You were in the hospital again. Your compromised immune system had led to another infection. I didn’t understand how you could have let a cat scratch become infected, after what you went through the last time. It didn’t make sense. Weren’t you being scrupulous about your self-care? Weren’t you seeing doctors all the time? Hadn’t you just been to chemo two days ago? You agreed that it didn’t make sense, that nothing about your situation made sense, that you didn’t understand why this was happening to you.
You started to cry.
While you were crying, an orderly came in to change your sheets. She talked soothingly to you – she just needed you to move into the chair for a few minutes, and she’d be out of your way as soon as possible. You didn’t know if you had the strength, you said. You weren’t sure if you could sit up. She gave you an amused look. She explained that you needed clean sheets if you didn’t want another infection.
You buried your face in your hands and cried some more. The orderly stood there and waited. She asked me if it was still snowing outside. It was. You lifted your head and I saw something – the quickest expression on your face, just a microsecond, before you resumed crying.

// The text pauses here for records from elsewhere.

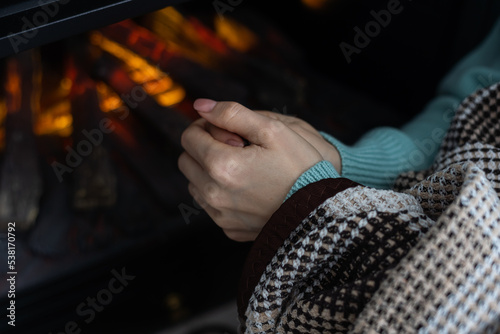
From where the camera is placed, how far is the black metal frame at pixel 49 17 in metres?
0.51

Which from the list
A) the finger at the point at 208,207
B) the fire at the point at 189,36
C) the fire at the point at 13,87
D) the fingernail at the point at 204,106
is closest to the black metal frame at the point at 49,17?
the fingernail at the point at 204,106

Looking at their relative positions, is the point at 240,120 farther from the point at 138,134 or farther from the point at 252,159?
the point at 138,134

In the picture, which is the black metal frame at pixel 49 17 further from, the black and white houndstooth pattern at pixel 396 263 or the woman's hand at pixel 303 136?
the black and white houndstooth pattern at pixel 396 263

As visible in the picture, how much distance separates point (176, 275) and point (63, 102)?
36 cm

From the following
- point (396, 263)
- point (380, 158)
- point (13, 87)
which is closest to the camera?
point (396, 263)

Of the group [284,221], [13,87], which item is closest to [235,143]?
[284,221]

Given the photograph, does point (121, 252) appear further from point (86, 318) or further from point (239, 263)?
point (239, 263)

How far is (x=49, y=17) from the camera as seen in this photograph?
523 mm

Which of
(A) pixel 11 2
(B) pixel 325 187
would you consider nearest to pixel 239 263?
(B) pixel 325 187

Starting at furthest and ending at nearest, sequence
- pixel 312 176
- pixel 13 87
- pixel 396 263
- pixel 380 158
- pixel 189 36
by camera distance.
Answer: pixel 189 36 < pixel 13 87 < pixel 380 158 < pixel 312 176 < pixel 396 263

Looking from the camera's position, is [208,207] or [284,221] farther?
[208,207]

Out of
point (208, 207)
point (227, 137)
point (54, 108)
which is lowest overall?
point (54, 108)

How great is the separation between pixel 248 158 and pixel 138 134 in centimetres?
39

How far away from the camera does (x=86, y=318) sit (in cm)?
81
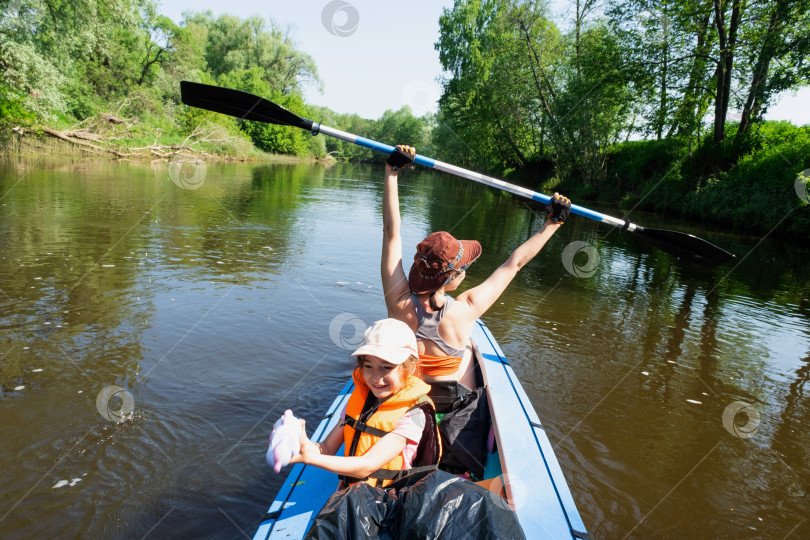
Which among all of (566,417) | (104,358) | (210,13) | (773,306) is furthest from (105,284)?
Result: (210,13)

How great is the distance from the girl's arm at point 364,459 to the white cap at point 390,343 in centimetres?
32

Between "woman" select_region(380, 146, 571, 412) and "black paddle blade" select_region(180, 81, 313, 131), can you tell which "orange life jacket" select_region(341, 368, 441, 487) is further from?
"black paddle blade" select_region(180, 81, 313, 131)

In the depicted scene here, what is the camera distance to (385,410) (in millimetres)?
1972

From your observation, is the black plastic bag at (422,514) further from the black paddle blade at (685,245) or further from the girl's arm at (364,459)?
the black paddle blade at (685,245)

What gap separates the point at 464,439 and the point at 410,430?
0.81 metres

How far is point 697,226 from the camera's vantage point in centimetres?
1625

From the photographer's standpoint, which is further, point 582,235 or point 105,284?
point 582,235

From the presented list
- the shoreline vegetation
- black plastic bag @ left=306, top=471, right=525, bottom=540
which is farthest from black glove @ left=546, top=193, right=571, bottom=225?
the shoreline vegetation

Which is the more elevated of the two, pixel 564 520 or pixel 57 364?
pixel 564 520

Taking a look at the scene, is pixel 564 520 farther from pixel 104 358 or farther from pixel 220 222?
pixel 220 222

Your eyes were narrowed. Your jaw was set. You frowned. It was just a split second, but I saw it, and it seared me.
It was a look of pure hatred.
You went back to crying into your hands. The orderly sighed and left the room. I stayed. I didn’t know yet what I knew. I just knew I’d seen something I wasn’t supposed to. I’d never seen your face like that before: Murderous.
I can still see it, months later. I can still feel the cold room, the stifled trembling in my limbs, the dizzy, falling-forward feeling as I made my excuse to leave.
“So soon?” you asked. You sounded disappointed. Or was it fearful? Did you see something on my face, the way I saw something on yours? Did you know in an instant, the way I knew, that something was very, very wrong?
“I’m sorry,” I said. I leaned over and kissed your cheek for the last time.